_Supplied data_

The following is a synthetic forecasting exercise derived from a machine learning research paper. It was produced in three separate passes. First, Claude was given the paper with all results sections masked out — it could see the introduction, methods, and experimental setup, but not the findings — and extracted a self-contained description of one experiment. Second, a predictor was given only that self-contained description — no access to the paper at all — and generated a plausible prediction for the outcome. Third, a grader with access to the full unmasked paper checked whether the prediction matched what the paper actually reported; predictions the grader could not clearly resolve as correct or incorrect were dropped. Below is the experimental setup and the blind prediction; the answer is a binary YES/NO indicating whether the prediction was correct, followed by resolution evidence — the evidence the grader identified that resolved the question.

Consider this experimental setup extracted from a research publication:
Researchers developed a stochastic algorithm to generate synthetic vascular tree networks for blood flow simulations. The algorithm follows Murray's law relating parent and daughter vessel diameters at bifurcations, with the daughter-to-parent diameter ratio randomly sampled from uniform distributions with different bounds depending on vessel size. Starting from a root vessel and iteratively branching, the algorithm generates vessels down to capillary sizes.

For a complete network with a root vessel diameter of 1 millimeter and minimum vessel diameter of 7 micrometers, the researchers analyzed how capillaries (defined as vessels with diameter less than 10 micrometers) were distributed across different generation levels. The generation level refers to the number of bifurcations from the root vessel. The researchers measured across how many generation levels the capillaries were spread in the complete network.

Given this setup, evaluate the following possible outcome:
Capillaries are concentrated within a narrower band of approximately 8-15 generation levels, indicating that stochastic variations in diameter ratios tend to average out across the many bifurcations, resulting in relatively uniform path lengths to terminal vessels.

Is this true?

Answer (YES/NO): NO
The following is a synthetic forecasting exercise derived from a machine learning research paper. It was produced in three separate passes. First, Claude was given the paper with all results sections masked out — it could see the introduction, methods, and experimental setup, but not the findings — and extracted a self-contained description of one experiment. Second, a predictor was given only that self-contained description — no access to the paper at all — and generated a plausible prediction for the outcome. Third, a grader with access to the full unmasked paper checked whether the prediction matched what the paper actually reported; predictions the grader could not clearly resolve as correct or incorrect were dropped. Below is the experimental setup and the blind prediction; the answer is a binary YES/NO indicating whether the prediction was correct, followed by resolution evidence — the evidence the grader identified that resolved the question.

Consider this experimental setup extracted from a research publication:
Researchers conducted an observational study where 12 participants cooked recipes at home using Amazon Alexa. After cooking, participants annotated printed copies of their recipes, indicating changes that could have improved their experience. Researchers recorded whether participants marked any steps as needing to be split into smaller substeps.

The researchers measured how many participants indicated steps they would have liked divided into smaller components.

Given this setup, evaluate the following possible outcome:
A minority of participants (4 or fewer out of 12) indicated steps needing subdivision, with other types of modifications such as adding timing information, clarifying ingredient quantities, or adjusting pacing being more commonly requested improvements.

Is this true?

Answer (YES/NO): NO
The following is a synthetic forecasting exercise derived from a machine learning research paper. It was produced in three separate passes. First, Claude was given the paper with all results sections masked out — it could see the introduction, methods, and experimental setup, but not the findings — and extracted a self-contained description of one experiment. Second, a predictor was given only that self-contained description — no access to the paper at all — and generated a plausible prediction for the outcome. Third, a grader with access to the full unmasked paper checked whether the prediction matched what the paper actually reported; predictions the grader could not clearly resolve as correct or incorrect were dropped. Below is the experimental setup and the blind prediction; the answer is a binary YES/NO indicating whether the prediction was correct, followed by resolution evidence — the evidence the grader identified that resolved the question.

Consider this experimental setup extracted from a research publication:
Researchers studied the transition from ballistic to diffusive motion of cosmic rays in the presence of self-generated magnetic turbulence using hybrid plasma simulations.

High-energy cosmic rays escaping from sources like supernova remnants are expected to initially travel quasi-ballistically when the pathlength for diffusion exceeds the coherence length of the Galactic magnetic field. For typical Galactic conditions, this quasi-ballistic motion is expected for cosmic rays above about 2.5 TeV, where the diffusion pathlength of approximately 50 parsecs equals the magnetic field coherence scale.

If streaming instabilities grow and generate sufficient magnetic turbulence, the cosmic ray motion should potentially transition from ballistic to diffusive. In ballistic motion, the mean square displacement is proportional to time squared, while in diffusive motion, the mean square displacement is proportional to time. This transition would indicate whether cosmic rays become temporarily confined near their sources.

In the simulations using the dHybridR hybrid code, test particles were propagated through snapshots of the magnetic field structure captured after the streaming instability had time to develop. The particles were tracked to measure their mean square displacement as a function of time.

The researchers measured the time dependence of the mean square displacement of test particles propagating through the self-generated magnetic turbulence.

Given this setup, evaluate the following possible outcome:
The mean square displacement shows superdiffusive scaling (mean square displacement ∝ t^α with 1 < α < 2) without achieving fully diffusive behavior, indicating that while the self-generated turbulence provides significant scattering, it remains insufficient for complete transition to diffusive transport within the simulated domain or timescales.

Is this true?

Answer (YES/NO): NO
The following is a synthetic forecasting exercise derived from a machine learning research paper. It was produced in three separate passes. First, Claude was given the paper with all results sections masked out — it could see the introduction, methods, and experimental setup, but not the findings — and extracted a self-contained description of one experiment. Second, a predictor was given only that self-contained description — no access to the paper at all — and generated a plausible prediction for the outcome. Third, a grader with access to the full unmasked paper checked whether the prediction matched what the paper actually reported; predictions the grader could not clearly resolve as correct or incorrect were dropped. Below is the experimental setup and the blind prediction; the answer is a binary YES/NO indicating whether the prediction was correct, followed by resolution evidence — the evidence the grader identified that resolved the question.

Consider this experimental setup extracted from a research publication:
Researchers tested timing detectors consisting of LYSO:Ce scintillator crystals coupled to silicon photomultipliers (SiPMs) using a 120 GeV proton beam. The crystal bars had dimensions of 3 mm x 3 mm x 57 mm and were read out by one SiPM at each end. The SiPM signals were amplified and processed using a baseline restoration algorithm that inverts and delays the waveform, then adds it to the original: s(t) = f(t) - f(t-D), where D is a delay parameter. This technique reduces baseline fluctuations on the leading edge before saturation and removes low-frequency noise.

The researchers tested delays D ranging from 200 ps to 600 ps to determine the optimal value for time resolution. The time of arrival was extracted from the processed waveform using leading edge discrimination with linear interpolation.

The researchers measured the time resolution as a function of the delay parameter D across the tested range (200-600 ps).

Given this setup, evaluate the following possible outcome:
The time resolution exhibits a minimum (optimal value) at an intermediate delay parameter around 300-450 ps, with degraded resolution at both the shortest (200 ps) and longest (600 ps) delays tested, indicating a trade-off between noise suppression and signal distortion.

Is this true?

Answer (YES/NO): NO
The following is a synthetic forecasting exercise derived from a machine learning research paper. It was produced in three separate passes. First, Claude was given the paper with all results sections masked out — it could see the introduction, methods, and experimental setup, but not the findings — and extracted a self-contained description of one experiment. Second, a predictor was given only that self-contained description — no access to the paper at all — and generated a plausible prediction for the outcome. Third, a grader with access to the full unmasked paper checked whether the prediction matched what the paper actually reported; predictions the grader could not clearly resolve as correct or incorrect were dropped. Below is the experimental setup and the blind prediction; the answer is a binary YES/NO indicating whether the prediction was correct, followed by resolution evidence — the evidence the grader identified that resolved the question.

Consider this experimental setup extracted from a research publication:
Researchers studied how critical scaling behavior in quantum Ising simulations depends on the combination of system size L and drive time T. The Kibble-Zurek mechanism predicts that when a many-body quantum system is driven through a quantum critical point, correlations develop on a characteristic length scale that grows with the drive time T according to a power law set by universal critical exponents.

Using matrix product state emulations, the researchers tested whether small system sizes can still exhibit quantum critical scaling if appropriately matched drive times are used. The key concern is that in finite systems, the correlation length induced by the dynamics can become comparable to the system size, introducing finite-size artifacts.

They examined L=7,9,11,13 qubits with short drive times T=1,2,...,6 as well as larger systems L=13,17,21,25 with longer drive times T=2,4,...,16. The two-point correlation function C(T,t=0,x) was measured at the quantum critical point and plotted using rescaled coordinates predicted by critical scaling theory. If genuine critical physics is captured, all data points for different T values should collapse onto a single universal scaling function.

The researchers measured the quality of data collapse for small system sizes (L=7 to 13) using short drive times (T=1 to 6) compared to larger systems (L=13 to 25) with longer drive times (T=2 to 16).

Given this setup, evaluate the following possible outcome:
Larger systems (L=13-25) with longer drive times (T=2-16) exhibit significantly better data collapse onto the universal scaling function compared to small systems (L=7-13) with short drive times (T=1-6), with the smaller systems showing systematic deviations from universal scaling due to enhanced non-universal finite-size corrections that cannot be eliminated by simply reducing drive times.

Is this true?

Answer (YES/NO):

_Your instructions_
Search the entries for the word "have", then copy every line in which it is found.

_Result for this task_
Researchers conducted an observational study where 12 participants cooked recipes at home using Amazon Alexa. After cooking, participants annotated printed copies of their recipes, indicating changes that could have improved their experience. Researchers recorded whether participants marked any steps as needing to be split into smaller substeps.
The researchers measured how many participants indicated steps they would have liked divided into smaller components.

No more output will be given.